Among the 153 true paired-end and rescaffolded accessions, I checked whether the unfiltered gene_clusters.fa
file had N's: none did.
However, some whole assemblies have N's: for example, ERR1301475 does, in its contigs.fa.mfc
file:
https://serratus-public.s3.amazonaws.com/assemblies/other/ERR1301475.coronaspades/ERR1301475.coronaspades.contigs.fa.mfc
(make sure to decompress it using MFCompress); but not in the gene_clusters.fa
file.
So, I'm inclined to say that given the small number of paired-end rescaffolded accessions, we just didn't end up with a gene_clusters.fa
file containing N's.
This is just to bring a matter to your attention since it affects assemblies inside the master table.
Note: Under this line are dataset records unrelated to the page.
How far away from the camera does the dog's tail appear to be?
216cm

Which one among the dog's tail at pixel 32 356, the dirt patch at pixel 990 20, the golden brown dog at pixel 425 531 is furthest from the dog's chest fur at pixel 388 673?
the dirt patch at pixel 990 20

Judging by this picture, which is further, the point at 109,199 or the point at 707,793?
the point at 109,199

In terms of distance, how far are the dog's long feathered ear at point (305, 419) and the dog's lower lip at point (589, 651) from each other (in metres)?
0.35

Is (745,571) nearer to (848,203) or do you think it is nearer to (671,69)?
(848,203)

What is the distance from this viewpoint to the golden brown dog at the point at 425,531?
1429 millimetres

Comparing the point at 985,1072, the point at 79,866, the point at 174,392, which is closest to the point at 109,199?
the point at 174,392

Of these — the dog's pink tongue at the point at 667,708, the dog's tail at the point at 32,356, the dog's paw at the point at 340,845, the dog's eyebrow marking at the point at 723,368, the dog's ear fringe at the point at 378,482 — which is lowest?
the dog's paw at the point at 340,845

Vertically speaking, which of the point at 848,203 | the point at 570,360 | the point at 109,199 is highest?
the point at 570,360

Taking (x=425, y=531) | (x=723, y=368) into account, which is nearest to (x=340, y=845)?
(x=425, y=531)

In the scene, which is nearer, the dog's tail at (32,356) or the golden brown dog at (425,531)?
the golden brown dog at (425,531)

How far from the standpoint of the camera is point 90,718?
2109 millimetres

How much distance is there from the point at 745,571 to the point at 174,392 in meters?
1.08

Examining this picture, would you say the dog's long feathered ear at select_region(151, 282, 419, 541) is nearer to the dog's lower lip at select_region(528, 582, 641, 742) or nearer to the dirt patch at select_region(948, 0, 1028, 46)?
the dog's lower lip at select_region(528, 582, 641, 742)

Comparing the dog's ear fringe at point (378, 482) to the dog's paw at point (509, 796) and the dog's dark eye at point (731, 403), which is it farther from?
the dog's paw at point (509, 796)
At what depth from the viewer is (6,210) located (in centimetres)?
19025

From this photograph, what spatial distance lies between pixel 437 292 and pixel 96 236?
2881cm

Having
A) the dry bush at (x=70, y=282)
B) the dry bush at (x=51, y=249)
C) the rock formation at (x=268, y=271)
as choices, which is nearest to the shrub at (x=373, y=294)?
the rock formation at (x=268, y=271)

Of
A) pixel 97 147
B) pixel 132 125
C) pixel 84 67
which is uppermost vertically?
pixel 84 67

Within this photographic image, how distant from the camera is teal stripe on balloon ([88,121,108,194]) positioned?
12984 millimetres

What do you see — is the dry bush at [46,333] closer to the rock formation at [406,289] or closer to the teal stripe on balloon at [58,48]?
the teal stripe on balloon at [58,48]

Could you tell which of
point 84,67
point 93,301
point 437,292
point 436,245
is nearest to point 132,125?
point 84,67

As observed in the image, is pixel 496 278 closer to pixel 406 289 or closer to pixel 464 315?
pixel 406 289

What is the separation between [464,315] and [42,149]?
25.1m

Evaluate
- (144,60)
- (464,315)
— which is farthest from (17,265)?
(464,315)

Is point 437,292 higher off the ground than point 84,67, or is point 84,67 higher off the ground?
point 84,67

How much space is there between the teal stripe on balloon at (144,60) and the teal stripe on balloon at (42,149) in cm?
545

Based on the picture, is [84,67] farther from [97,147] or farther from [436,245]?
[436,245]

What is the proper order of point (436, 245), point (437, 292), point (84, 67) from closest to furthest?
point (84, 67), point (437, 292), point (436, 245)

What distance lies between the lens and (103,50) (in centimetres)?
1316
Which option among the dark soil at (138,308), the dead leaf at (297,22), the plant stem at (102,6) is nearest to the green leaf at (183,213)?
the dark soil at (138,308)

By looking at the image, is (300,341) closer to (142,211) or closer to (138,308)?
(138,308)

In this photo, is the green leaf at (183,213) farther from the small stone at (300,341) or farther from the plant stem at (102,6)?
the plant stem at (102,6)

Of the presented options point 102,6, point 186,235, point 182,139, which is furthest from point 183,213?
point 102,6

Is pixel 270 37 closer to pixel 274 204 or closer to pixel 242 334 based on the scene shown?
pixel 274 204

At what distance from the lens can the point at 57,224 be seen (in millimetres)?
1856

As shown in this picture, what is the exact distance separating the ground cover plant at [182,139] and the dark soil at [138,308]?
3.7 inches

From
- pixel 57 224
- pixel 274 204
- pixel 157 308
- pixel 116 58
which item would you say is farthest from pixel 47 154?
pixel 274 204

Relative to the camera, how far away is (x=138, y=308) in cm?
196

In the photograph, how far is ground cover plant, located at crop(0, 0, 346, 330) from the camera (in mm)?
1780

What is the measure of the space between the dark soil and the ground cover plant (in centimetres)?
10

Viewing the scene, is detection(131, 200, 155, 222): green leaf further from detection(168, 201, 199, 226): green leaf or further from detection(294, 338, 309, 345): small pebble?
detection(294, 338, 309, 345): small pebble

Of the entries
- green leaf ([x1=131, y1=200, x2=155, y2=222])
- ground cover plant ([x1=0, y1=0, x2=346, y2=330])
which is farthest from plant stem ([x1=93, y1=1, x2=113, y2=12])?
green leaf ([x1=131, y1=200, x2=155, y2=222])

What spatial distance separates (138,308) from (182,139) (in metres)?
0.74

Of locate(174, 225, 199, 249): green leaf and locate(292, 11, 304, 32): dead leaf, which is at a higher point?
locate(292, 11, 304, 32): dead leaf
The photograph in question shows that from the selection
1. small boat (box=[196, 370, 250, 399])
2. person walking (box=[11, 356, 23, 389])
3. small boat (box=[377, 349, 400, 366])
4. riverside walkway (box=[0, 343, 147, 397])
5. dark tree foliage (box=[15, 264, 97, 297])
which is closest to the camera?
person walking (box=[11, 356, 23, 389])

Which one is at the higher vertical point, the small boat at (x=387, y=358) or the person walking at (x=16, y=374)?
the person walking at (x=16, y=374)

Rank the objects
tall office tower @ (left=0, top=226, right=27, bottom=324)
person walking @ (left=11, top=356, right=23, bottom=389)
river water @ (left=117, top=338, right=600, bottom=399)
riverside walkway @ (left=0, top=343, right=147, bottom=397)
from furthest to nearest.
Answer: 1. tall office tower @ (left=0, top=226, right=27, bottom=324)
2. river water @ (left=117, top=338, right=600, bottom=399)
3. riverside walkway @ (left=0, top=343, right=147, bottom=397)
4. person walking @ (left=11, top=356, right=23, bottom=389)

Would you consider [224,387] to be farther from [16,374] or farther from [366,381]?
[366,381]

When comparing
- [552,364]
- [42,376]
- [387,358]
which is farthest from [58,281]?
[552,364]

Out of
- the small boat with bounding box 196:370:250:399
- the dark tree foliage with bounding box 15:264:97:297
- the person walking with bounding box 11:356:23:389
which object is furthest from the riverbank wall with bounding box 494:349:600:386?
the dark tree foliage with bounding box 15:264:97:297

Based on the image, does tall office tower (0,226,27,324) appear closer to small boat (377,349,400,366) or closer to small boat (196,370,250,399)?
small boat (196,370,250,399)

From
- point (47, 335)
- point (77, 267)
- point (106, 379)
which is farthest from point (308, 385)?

Input is not necessarily needed.
We have found a problem with all assemblies: they were all run with single-end mode, regardless of whether reads were paired-end. This was due a bug in my script where I trusted the output of a read type detection software, which turned out to always spit 'single-end' on fastp output. So, as a result, assemblies were sometimes fragmented into 2 or more contigs. coronaSPAdes could have performed paired-end scaffolding to properly merge contigs, but didn't, as the script told it do disregard paired-end info. Assemblies that are already single-contig obviously aren't affected.
Got the greenlight from @ababaian to re-run some assemblies tonight. Turns out there aren't that many critically affected.
Among the 10,897 master table assemblies, 564 of the filltered ones (checkv or BGC) have >= 2 contigs OR identity lower than 97% than any complete genome OR were unaligned to any genome. I'll rerun those 564.
I'll wait for @taltman signal to rerun, as improvements to Darth are planned for these fragmented assemblies.